# Work to be completed:
Count every line that includes the string "aria" in the entries that follow. Nothing besides the number is needed.

(Stored entries)
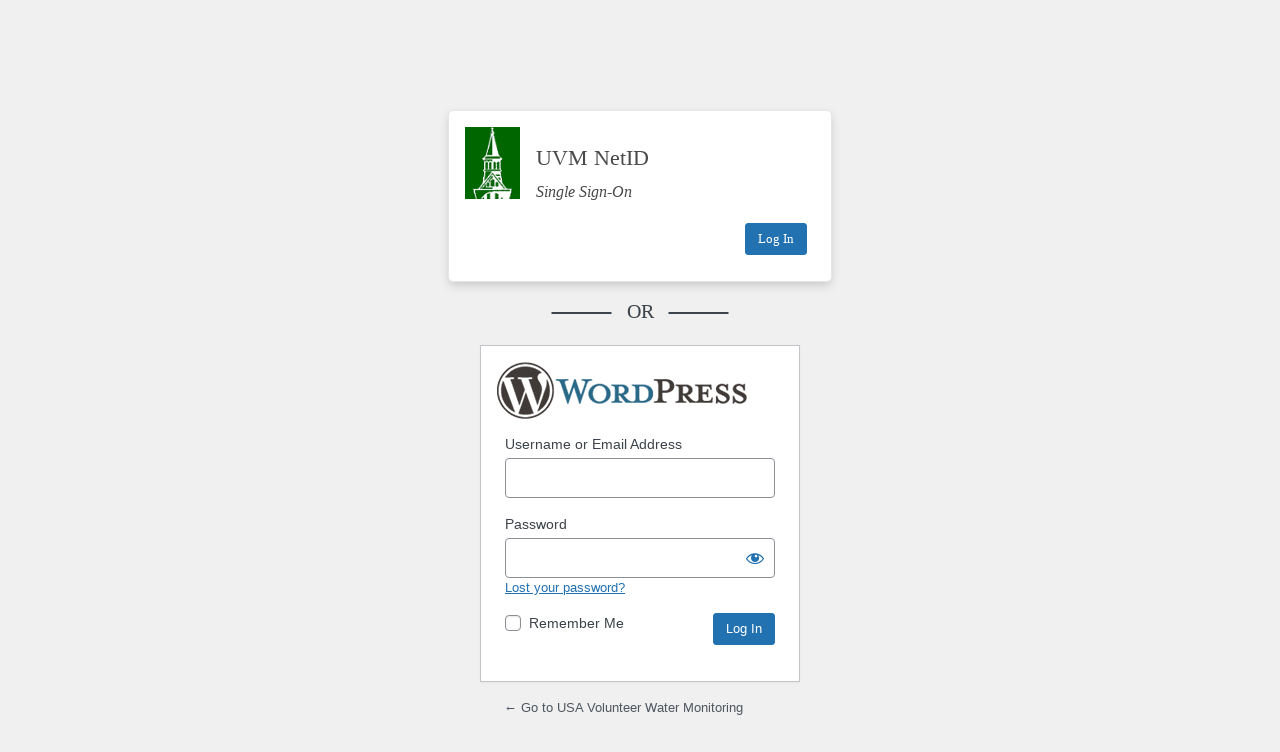

--- FILE ---
content_type: text/html; charset=UTF-8
request_url: https://blog.uvm.edu/kstepenu/wp-login.php?redirect_to=https%3A%2F%2Fblog.uvm.edu%2Fkstepenu%2Fcontact
body_size: 6881
content:
<!DOCTYPE html>
	<html lang="en-US">
	<head>
	<meta http-equiv="Content-Type" content="text/html; charset=UTF-8" />
	<title>Log In &lsaquo; USA Volunteer Water Monitoring Network &#8212; WordPress</title>
	<meta name='robots' content='max-image-preview:large, noindex, noarchive' />
<link rel='stylesheet' id='uvm-general-menu-css' href='https://blog.uvm.edu/kstepenu/wp-content/plugins/uvm-general/stylesheet.css?ver=6.6.2' media='all' />
<link rel='stylesheet' id='uvm-icon-font-css' href='https://blog.uvm.edu/kstepenu/wp-content/plugins/uvm-general/css/uvm-saa-wordpress.css?ver=6.6.2' media='all' />
<link rel='stylesheet' id='uvm-block-layouts-css' href='https://blog.uvm.edu/kstepenu/wp-content/plugins/uvm-block-layouts/css/style.css?ver=1586788342' media='all' />
<link rel='stylesheet' id='atomic-blocks-fontawesome-css' href='https://blog.uvm.edu/kstepenu/wp-content/plugins/atomic-blocks/dist/assets/fontawesome/css/all.min.css?ver=1570027478' media='all' />
<link rel='stylesheet' id='dashicons-css' href='https://blog.uvm.edu/kstepenu/wp-includes/css/dashicons.min.css?ver=6.6.2' media='all' />
<link rel='stylesheet' id='buttons-css' href='https://blog.uvm.edu/kstepenu/wp-includes/css/buttons.min.css?ver=6.6.2' media='all' />
<link rel='stylesheet' id='forms-css' href='https://blog.uvm.edu/kstepenu/wp-admin/css/forms.min.css?ver=6.6.2' media='all' />
<link rel='stylesheet' id='l10n-css' href='https://blog.uvm.edu/kstepenu/wp-admin/css/l10n.min.css?ver=6.6.2' media='all' />
<link rel='stylesheet' id='login-css' href='https://blog.uvm.edu/kstepenu/wp-admin/css/login.min.css?ver=6.6.2' media='all' />
<link rel="stylesheet" type="text/css" media="all" href="https://blog.uvm.edu/kstepenu/wp-content/mu-plugins/uvm/css/login.css" />
	<meta name='referrer' content='strict-origin-when-cross-origin' />
		<meta name="viewport" content="width=device-width" />
		</head>
	<body class="login no-js login-action-login wp-core-ui  locale-en-us">
	<script>
document.body.className = document.body.className.replace('no-js','js');
</script>

	<div id="shibboleth_login"><a href="https://idp.uvm.edu/idp/profile/cas/login?service=https://blog.uvm.edu/kstepenu/wp-login.php"><img src="/wp-content/mu-plugins/uvm/images/tower.gif" alt="UVM Tower Logo"  /><div class="text"><div class="header">UVM NetID</div><div class="description">Single Sign-On</div></div></a><p class="submit" style="float: right; padding-right: 8px"><a tabindex="1" href="https://idp.uvm.edu/idp/profile/cas/login?service=https://blog.uvm.edu/kstepenu/wp-login.php" class="button button-primary button-large">Log In</a></p></div><div class="login-section-divider">
          <span class="strikethrough">&nbsp;&nbsp;&nbsp;&nbsp;&nbsp;&nbsp;&nbsp;&nbsp;&nbsp;&nbsp;&nbsp;&nbsp;</span>
          <span class="or">&nbsp; OR &nbsp;</span>
              <span class="strikethrough">&nbsp;&nbsp;&nbsp;&nbsp;&nbsp;&nbsp;&nbsp;&nbsp;&nbsp;&nbsp;&nbsp;&nbsp;</span>
          </div>	<div id="login">
		<h1><a href="https://wordpress.org/">Powered by WordPress</a></h1>
	
		<form name="loginform" id="loginform" action="https://blog.uvm.edu/kstepenu/wp-login.php" method="post">
			<p>
				<label for="user_login">Username or Email Address</label>
				<input type="text" name="log" id="user_login" class="input" value="" size="20" autocapitalize="off" autocomplete="username" required="required" />
			</p>

			<div class="user-pass-wrap">
				<label for="user_pass">Password</label>
				<div class="wp-pwd">
					<input type="password" name="pwd" id="user_pass" class="input password-input" value="" size="20" autocomplete="current-password" spellcheck="false" required="required" />
					<button type="button" class="button button-secondary wp-hide-pw hide-if-no-js" data-toggle="0" aria-label="Show password">
						<span class="dashicons dashicons-visibility" aria-hidden="true"></span>
					</button>
				</div>
			</div>
			<p class="password-reset"><a href="https://blog.uvm.edu/kstepenu/wp-login.php?action=lostpassword" title="Password Lost and Found">Lost your password?</a></p>			<p class="forgetmenot"><input name="rememberme" type="checkbox" id="rememberme" value="forever"  /> <label for="rememberme">Remember Me</label></p>
			<p class="submit">
				<input type="submit" name="wp-submit" id="wp-submit" class="button button-primary button-large" value="Log In" />
									<input type="hidden" name="redirect_to" value="https://blog.uvm.edu/kstepenu/contact" />
									<input type="hidden" name="testcookie" value="1" />
			</p>
		</form>

					<p id="nav">
				<a class="wp-login-lost-password" href="https://blog.uvm.edu/kstepenu/wp-login.php?action=lostpassword">Lost your password?</a>			</p>
			<script>
function wp_attempt_focus() {setTimeout( function() {try {d = document.getElementById( "user_login" );d.focus(); d.select();} catch( er ) {}}, 200);}
if ( typeof wpOnload === 'function' ) { wpOnload() }
</script>
		<p id="backtoblog">
			<a href="https://blog.uvm.edu/kstepenu/">&larr; Go to USA Volunteer Water Monitoring Network</a>		</p>
			</div>
			<script src="https://blog.uvm.edu/kstepenu/wp-includes/js/jquery/jquery.min.js?ver=3.7.1" id="jquery-core-js"></script>
<script src="https://blog.uvm.edu/kstepenu/wp-includes/js/jquery/jquery-migrate.min.js?ver=3.4.1" id="jquery-migrate-js"></script>
<script id="zxcvbn-async-js-extra">
var _zxcvbnSettings = {"src":"https:\/\/blog.uvm.edu\/kstepenu\/wp-includes\/js\/zxcvbn.min.js"};
</script>
<script src="https://blog.uvm.edu/kstepenu/wp-includes/js/zxcvbn-async.min.js?ver=1.0" id="zxcvbn-async-js"></script>
<script src="https://blog.uvm.edu/kstepenu/wp-includes/js/dist/hooks.min.js?ver=2810c76e705dd1a53b18" id="wp-hooks-js"></script>
<script src="https://blog.uvm.edu/kstepenu/wp-includes/js/dist/i18n.min.js?ver=5e580eb46a90c2b997e6" id="wp-i18n-js"></script>
<script id="wp-i18n-js-after">
wp.i18n.setLocaleData( { 'text direction\u0004ltr': [ 'ltr' ] } );
</script>
<script id="password-strength-meter-js-extra">
var pwsL10n = {"unknown":"Password strength unknown","short":"Very weak","bad":"Weak","good":"Medium","strong":"Strong","mismatch":"Mismatch"};
</script>
<script src="https://blog.uvm.edu/kstepenu/wp-admin/js/password-strength-meter.min.js?ver=6.6.2" id="password-strength-meter-js"></script>
<script src="https://blog.uvm.edu/kstepenu/wp-includes/js/underscore.min.js?ver=1.13.4" id="underscore-js"></script>
<script id="wp-util-js-extra">
var _wpUtilSettings = {"ajax":{"url":"\/kstepenu\/wp-admin\/admin-ajax.php"}};
</script>
<script src="https://blog.uvm.edu/kstepenu/wp-includes/js/wp-util.min.js?ver=6.6.2" id="wp-util-js"></script>
<script id="user-profile-js-extra">
var userProfileL10n = {"user_id":"0","nonce":"00198d72b4"};
</script>
<script src="https://blog.uvm.edu/kstepenu/wp-admin/js/user-profile.min.js?ver=6.6.2" id="user-profile-js"></script>
	</body>
	</html>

# Exercise output:
2